If you can't think of a way to protect your game from being pirated DONT FUCKING MAKE IT.
As developers, we can think of literally millions of ways to protect our games from being pirated. However, there is a trade-off here. We have to balance ease of implementation/stability, cost of the protection itself, and the needs of the consumer.
We could ship a USB dongle with every single version of our game, but dongles get cracked easily, have an abnormally high failure rate, cost an arm and a leg, and most of the dongle protection suites require additional license management software installed on the client rig to boot.
We could integrate with an ESD solution like Steam, but then have to worry about the wonderful day-0 warez monkeys...(voice of experience talking)
We could require a special driver be installed on your machine that verifies the media, but as a side effect disables any removable storage and degrades performance on your system (StarForce), but you as the consumer rightfully wouldn't stand for it.

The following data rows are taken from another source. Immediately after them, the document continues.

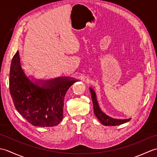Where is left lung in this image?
I'll use <instances>...</instances> for the list:
<instances>
[{"label": "left lung", "instance_id": "left-lung-1", "mask_svg": "<svg viewBox=\"0 0 157 157\" xmlns=\"http://www.w3.org/2000/svg\"><path fill=\"white\" fill-rule=\"evenodd\" d=\"M90 91L91 93V96L93 102V106H94V113L96 117L100 121L102 125H118L120 124H123L126 122H128L131 119H117L112 118L111 117L106 115L105 113H103L101 108L99 107L98 103L97 101V98H96V94L94 90L92 88H89Z\"/></svg>", "mask_w": 157, "mask_h": 157}]
</instances>
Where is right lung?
<instances>
[{
  "label": "right lung",
  "mask_w": 157,
  "mask_h": 157,
  "mask_svg": "<svg viewBox=\"0 0 157 157\" xmlns=\"http://www.w3.org/2000/svg\"><path fill=\"white\" fill-rule=\"evenodd\" d=\"M77 81L69 77L29 79L22 69L18 51L12 59L10 93L19 114L34 126L52 127L62 121L65 94Z\"/></svg>",
  "instance_id": "add662e5"
}]
</instances>
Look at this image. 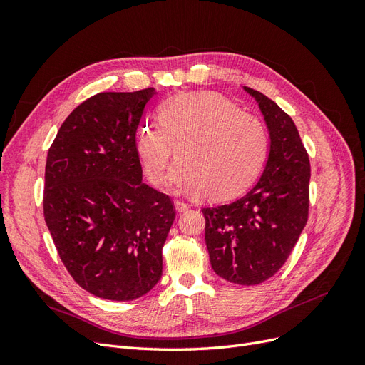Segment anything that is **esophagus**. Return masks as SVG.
<instances>
[{"label": "esophagus", "mask_w": 365, "mask_h": 365, "mask_svg": "<svg viewBox=\"0 0 365 365\" xmlns=\"http://www.w3.org/2000/svg\"><path fill=\"white\" fill-rule=\"evenodd\" d=\"M175 207L178 212H185V210L190 208L189 202H184V201H175Z\"/></svg>", "instance_id": "esophagus-1"}]
</instances>
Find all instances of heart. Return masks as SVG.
<instances>
[{
  "mask_svg": "<svg viewBox=\"0 0 365 365\" xmlns=\"http://www.w3.org/2000/svg\"><path fill=\"white\" fill-rule=\"evenodd\" d=\"M158 125L146 123L135 138L146 178L164 181L176 149L178 164L170 175L173 189L210 200L235 196L257 178L268 155L262 121L215 94H184L158 106Z\"/></svg>",
  "mask_w": 365,
  "mask_h": 365,
  "instance_id": "obj_1",
  "label": "heart"
}]
</instances>
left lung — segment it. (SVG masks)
I'll use <instances>...</instances> for the list:
<instances>
[{
	"instance_id": "1",
	"label": "left lung",
	"mask_w": 365,
	"mask_h": 365,
	"mask_svg": "<svg viewBox=\"0 0 365 365\" xmlns=\"http://www.w3.org/2000/svg\"><path fill=\"white\" fill-rule=\"evenodd\" d=\"M271 149L259 182L224 205L205 207V244L213 271L227 282L263 283L288 260L307 222L311 163L294 120L260 91Z\"/></svg>"
}]
</instances>
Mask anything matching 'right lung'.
Masks as SVG:
<instances>
[{
  "label": "right lung",
  "mask_w": 365,
  "mask_h": 365,
  "mask_svg": "<svg viewBox=\"0 0 365 365\" xmlns=\"http://www.w3.org/2000/svg\"><path fill=\"white\" fill-rule=\"evenodd\" d=\"M153 94L146 88L86 98L48 149L46 224L74 282L105 300H135L163 274V247L176 212L168 195L143 182L135 149Z\"/></svg>",
  "instance_id": "add662e5"
}]
</instances>
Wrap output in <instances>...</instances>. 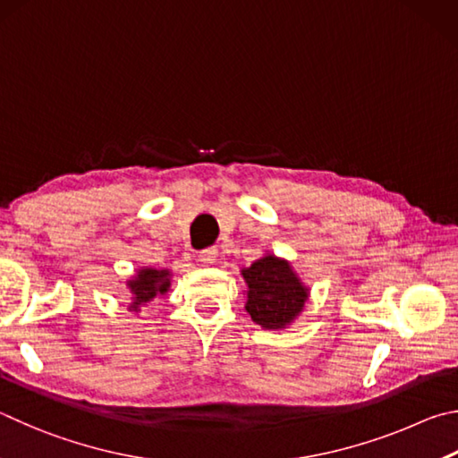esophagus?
<instances>
[{
	"label": "esophagus",
	"mask_w": 458,
	"mask_h": 458,
	"mask_svg": "<svg viewBox=\"0 0 458 458\" xmlns=\"http://www.w3.org/2000/svg\"><path fill=\"white\" fill-rule=\"evenodd\" d=\"M216 259H219V251H216L215 247H208V250L200 251L199 255V261L203 263V266H215Z\"/></svg>",
	"instance_id": "obj_1"
}]
</instances>
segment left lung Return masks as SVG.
<instances>
[{"label": "left lung", "mask_w": 458, "mask_h": 458, "mask_svg": "<svg viewBox=\"0 0 458 458\" xmlns=\"http://www.w3.org/2000/svg\"><path fill=\"white\" fill-rule=\"evenodd\" d=\"M245 311L263 330H285L301 316L310 287L284 258L266 251L250 267H242Z\"/></svg>", "instance_id": "left-lung-1"}]
</instances>
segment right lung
Listing matches in <instances>:
<instances>
[{
    "instance_id": "right-lung-1",
    "label": "right lung",
    "mask_w": 458,
    "mask_h": 458,
    "mask_svg": "<svg viewBox=\"0 0 458 458\" xmlns=\"http://www.w3.org/2000/svg\"><path fill=\"white\" fill-rule=\"evenodd\" d=\"M173 285V271L166 267H150L144 266L134 271V274L126 279L128 290V311L139 316L142 308H147L150 301H155L160 295L168 293Z\"/></svg>"
}]
</instances>
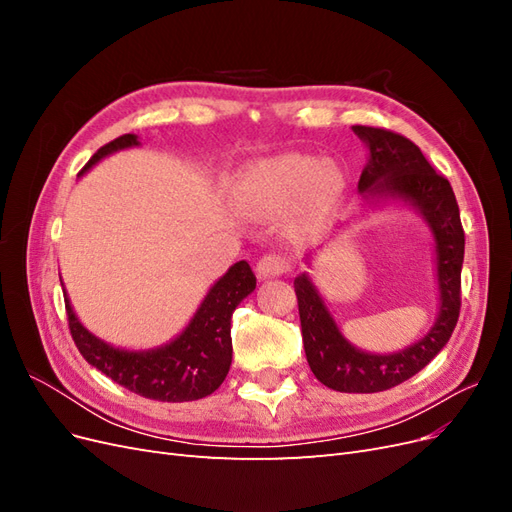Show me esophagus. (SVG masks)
I'll return each instance as SVG.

Ad revenue? Ha. Because of privacy laws, not only do developers have to warn about the ad software in certain states, but the cost of implementing the damn ad software in some cases exceeds the earnings we get off of it. (Generally, the publisher gets about $1 per unit over the lifetime of the product...the developer gets shit.)
Not all games support a subscription model, online integration is only as good as the amount of time you can afford to spend hackproofing it before it has to ship...in short, we KNOW about piracy, but in the end, aside from trying to appeal to the ethics of the few people out there who still have them, THERE ISN"T SHIT WE CAN DO ABOUT IT!
Those of us who have tried to do something about it have been cast as shysters trying to blackmail the consumer into actually buying something, or rich whiners upset that we aren't going to be able to afford our third Porsche when most of us were having problems making ends meet in the first fucking place.
Truth of the matter is that finances in the games industry suck harder than Kevin Federline's "rap" career. Unlike movies and music which have multiple income streams (theater, DVD release, cable; CD sales, concerts, radio), with games, we have our first shot and our load is spent. You say "tons of devs are successful," but as a result of this one-shot nature of our industry, only 15% of the games that are released each year are profitable. That's it. Those games have to pay for the other 85%.
Unfortunately, people are so used to justifying their piracy that even when we appeal to their sense of common decency, it doesn't do a fucking bit of good.
We have to put up with people playing the grammar game ("it's not piracy or theft, it's intellectual property infringement") or the suck game ("I warezed it to try it, but decided it sucked after playing it to the end") or the poverty game ("boo hoo...I don't have enough money to spend $20 on your game after spending $1,500 on my new machine and $800 on crack") but anything we do to put a stop to that comes across as a slam against the legitimate consumers who actually bought the fucking thing!
We tend to try two seperate means of getting the customer without fucking them over. First, we lower our price, but that just means that the customer looks at out $20 game, and thinks that the $40 game next to it is twice as good, so we end up in the shit bin. Second, we make the games that *we* want to make as works of art ("Okami," "ICO," etc.) and because games don't have a decent way of letting an "art" game make back anythin, we don't sell enough units to even cover the duplication costs and we end up having to close the studios that make the amazing shit.
So guess what companies are doing to get away from piracy...they're starting to work on games that the pirate's don't care about. They're going into the casual game market because no pirate worth a damn gives one flying fuck about the next Tetris or Bejeweled, but your grandma does, and that's what she's buying. They're moving to MMO's because the cost of running your pirated server is generally high enough and risky enough that it generally isn't worth it. Or they're closing, because the fucktards who pirate only see their ill-gotten gains, not the humans who get kicked out in the fucking street at Christmas time because finances just wouldn't cover them for another month.
So in short, piracy is driving developers to develop games that won't get stolen, or driving them out of the market altogether.
tl;dr: Piracy is your way of telling game developers that you want them to tell you to fuck off.